REQUIRED WORK: Revise the records below so that every instance of "blurred background forest" reads "distant background forest", with all other text left unchanged. Omit the pictures from your answer.

── MATERIAL SHOWN

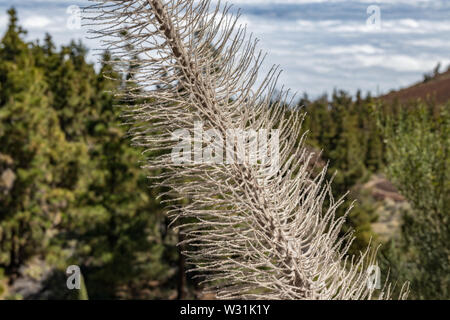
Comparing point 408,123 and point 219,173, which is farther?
point 408,123

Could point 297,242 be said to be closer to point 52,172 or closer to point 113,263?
point 113,263

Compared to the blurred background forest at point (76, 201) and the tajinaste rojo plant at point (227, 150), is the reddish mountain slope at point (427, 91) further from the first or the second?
the tajinaste rojo plant at point (227, 150)

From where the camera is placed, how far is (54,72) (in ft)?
93.6

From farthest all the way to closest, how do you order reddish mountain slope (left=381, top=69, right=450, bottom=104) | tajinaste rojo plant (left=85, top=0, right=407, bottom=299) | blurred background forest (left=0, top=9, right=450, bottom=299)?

────

CORRECT RESULT:
Comparing point 408,123 and point 219,173, which is farther?
point 408,123

Could point 297,242 be said to be closer to point 52,172 or closer to point 113,263?
point 113,263

Compared to the distant background forest at point (76, 201) and the tajinaste rojo plant at point (227, 150), is the reddish mountain slope at point (427, 91) further from the first or the second?
the tajinaste rojo plant at point (227, 150)

From where the camera is placed, how far is (54,72) (in ft)?
93.6

From farthest all the way to closest, how do you order reddish mountain slope (left=381, top=69, right=450, bottom=104) | tajinaste rojo plant (left=85, top=0, right=407, bottom=299) | distant background forest (left=0, top=9, right=450, bottom=299)?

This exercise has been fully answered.